Article:
● ● ●
They speak to me. They tell me that hey girlie - the year is coming to an end and something new is brewing up. Something I haven't experienced before, something good...something not so good...some learnings and many moments to cherish. I gaze at the lights and reminisce about the year gone by - just how quickly it went in a breath.

I'm sure like me, there are many of you out there - the crazy light gazers...the hopeful ones who dream through these lights and smile at what's in store. Well here's what I have to say -

"Let there be light...coz the night is shining bright...
There is so much more to come... it has only just begun...
Just open your arms to the magic...
Let the excitement of what's to come make everything enigmatic...
End your day with the colorful glitter etched in your eyes...
And when you open your eyes... the night is shining bright..."

Happy festive season to all my dear ones. May the festive lights brighten your days and sparkle your nights. May you be blessed with happiness, health and success. Something special is about to happen...

Cheers!!!

Sunday, November 1, 2015

Ikigai


I am one of the Twitterati. On top of that am an ardent SRK follower on Twitter - one of the very few learned bollywood celebrities. He writes from the soul.

Few minutes back, I read this post by SRK where he wrote about "Ikigai". As the above placed image says - "Ikigai is a reason for being; the thing that gets you up in the morning"". Everyone, according to the Japanese, has an Ikigai. Finding it requires a deep and often lengthy search of self. SRK's Ikigai was the "Magic".

The moment I read this post, something spurred inside me. I thought, do I have an Ikigai?

I know if for a fact that I haven't ever done a deep soul search to zero in on what is it that awakes me every morning or the real purpose of my life. But I do know that there are so many things that I want to do and these wake me up every morning.

I wake up with the desire to travel where I have never put my foot.
I wake up with the desire that someday soon I want to offer food at a Gurudwara dearest to me.
I wake up with the desire to make a difference at work.
I wake up with a determination to make my dear ones smile.
I wake up with the desire to write something that tugs at my heart.
I wake up with the desire to get drenched on a beach.
I wake up with the desire to sit in the "Valley of Flowers" and ponder mindlessly.
I wake up with the desire to bungee jump and scream my throat out with excitement.
I wake up with the desire to touch the coral reefs.
I wake up with the desire to make my cute cub smile each day.
I wake up with the desire to dirty dance with abandon.
I wake up with the desire to see the sun rise before me...floating around a mist of clouds.
I wake up with the desire to be with who the heart desires, forever.

And the list goes on. All these have been on my mind yet  I have not really done much to make these a reality. Thus, I want this change...I want to rouse from my self created slumber and make way for my desires...soon...very soon....

Welcoming The New Ones...


With the roller - coaster life that I have had in the last several months and years, the cynic in me had determined .... no more new people... no more so called friends or rather dear ones....I had decided that my cold shell in the corner would be my abode. The few dear ones close to heart would only be allowed a sneak peek inside now and then. That is how I had envisaged my years to come.
● ● ●
Material:

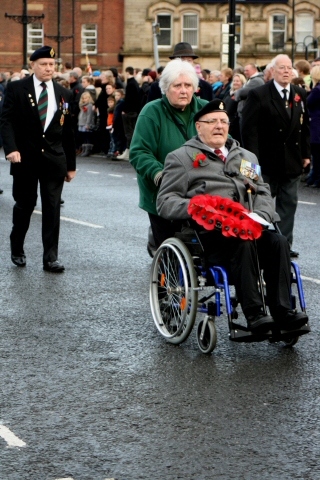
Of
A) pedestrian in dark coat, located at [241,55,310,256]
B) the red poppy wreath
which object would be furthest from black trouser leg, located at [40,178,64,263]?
the red poppy wreath

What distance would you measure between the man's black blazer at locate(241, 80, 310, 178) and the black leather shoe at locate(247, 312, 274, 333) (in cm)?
489

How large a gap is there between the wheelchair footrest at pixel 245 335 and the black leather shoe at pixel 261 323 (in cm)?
4

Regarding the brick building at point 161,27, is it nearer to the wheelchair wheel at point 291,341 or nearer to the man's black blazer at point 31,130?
the man's black blazer at point 31,130

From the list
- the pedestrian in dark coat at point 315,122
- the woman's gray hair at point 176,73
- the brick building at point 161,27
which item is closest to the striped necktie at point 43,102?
the woman's gray hair at point 176,73

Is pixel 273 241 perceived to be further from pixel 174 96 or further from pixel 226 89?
pixel 226 89

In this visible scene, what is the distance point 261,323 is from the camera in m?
7.11

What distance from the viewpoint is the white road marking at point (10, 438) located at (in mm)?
5449

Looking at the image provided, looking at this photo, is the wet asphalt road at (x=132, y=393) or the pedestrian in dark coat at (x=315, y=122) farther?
the pedestrian in dark coat at (x=315, y=122)

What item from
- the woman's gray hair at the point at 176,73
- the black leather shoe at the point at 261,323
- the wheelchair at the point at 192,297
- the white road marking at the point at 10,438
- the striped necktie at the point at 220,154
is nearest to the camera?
the white road marking at the point at 10,438

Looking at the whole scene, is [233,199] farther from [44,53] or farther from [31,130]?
[31,130]

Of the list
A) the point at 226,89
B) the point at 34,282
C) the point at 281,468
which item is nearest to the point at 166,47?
the point at 226,89

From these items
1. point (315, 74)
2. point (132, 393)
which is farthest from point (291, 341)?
point (315, 74)

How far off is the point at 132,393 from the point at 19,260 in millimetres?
4835

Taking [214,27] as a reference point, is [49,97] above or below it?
below
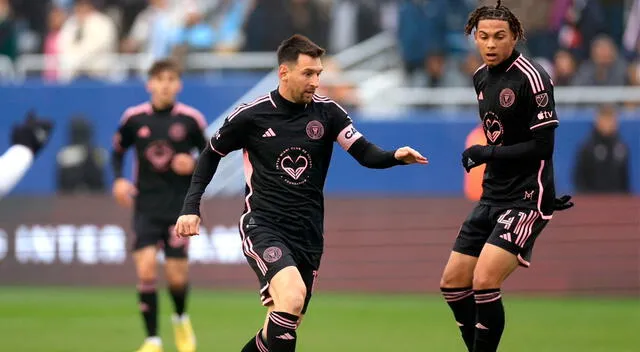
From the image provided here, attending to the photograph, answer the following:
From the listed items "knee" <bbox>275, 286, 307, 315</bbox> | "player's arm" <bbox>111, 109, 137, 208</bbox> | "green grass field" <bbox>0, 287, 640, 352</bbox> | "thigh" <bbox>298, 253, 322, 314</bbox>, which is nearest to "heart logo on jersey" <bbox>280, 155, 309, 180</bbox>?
"thigh" <bbox>298, 253, 322, 314</bbox>

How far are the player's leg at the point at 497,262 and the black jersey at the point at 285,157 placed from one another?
120 centimetres

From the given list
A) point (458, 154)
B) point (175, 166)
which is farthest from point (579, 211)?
point (175, 166)

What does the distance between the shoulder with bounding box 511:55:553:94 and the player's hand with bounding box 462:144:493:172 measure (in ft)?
1.70

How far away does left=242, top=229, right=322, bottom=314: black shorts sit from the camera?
919 centimetres

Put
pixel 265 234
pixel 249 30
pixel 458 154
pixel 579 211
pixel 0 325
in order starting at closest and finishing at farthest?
pixel 265 234 → pixel 0 325 → pixel 579 211 → pixel 458 154 → pixel 249 30

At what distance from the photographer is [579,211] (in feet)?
56.5

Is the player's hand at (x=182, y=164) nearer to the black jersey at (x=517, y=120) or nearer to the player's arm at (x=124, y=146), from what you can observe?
the player's arm at (x=124, y=146)

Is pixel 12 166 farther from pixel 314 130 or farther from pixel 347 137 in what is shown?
pixel 347 137

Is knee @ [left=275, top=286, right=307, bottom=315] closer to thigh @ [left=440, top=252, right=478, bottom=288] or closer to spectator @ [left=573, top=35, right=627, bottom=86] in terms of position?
thigh @ [left=440, top=252, right=478, bottom=288]

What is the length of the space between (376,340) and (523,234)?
362cm

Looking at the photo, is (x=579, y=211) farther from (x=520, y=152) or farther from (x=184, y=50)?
(x=520, y=152)

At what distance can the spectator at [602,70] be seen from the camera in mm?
19344

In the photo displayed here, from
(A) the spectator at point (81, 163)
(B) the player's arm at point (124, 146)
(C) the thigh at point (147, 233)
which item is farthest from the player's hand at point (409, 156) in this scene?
(A) the spectator at point (81, 163)

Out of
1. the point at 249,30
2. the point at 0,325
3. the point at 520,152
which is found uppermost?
the point at 249,30
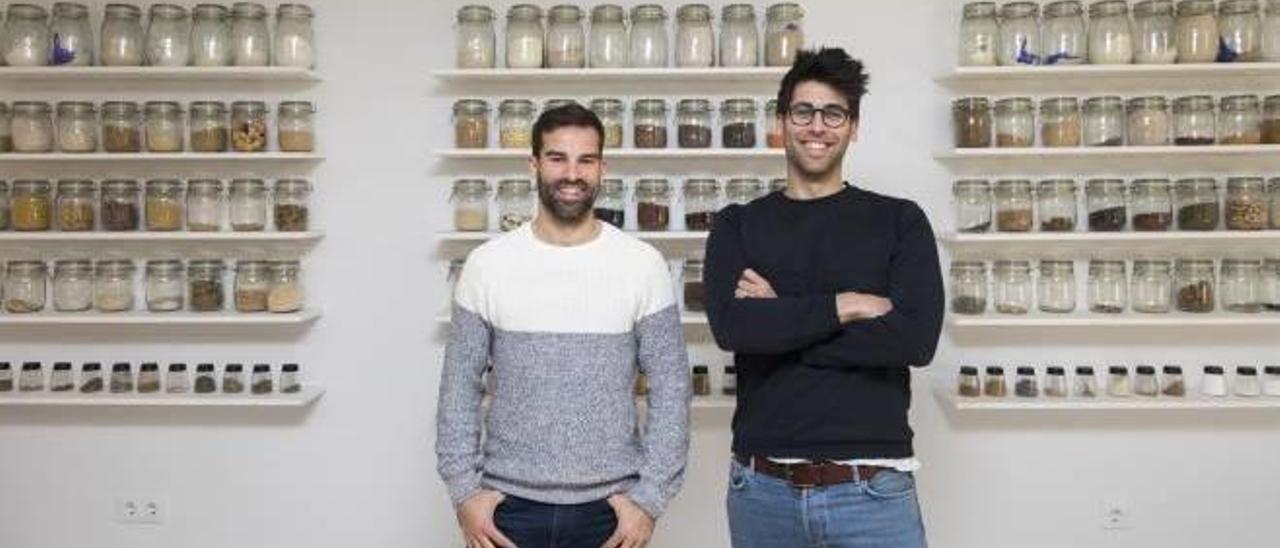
● ● ●
Stated goal 1:
Translate this sentence from the blog excerpt into Spanish: "I wake up with the desire to touch the coral reefs."
Stated goal 2:
In the blog excerpt, what was SRK's Ikigai?
Stated goal 3:
Carry on the blog excerpt from its final sentence.
The items aren't needed here.

Exercise result 1:
Me despierto con el deseo de tocar los arrecifes de coral.

Exercise result 2:
SRK's Ikigai was the "Magic."

Exercise result 3:
But then, who are we in front of the biggest trickster of all times... the One Above. He/ She had this totally different plan for me. He/ She said -

"Run my dear...run...run as fast as you can...as away as you can... but you won't find that cold shell in the corner...everytime you would make yourself believe that you have alienated yourself from others...I would send across some angels to take care of you. They may do their bit and vanish once the time's up but they would at some point of time look after you."

Few months back, I was once again in such a mode wherein I was slowly crawling towards my shell but little did I know that life was going to bring forth a surprise yet again.

Suddenly came barging into my life - a fiesty, determined, sunny "Leo". I fondly call him "Shera" now.

What happens when the fiesty meets the willful? Sparks fly....but more than that.... lightbulbs explode all around...And that is what happened.

Shera did not come alone. With him, came two more precious ones. A sweet soul Piscean and yet another sea goat Capricorn like me. While I weave this story for you all, it's very important for you to know that Shera is the center of the story. Without him, there would not have been a story... without him, the precious ones would not have come into the picture...without him, I would have probably succeeded in retracing back into my shell.

But all of this would come later. 

When Shera & I first met, everything crackled and I ensured that the lightbulbs cracked.... I questioned everything - our first meeting, why was I there, why was he there, what did he want, what was I looking for and the list goes on. While the meeting ended...the short circuit happened two days later. I blew it....Pop came out the declaration - "I'm not looking at making new friends...so why are you here?"

And I walked out in seconds...Lets get back to the shell. What a relief...This is what I am good at. Crawling back...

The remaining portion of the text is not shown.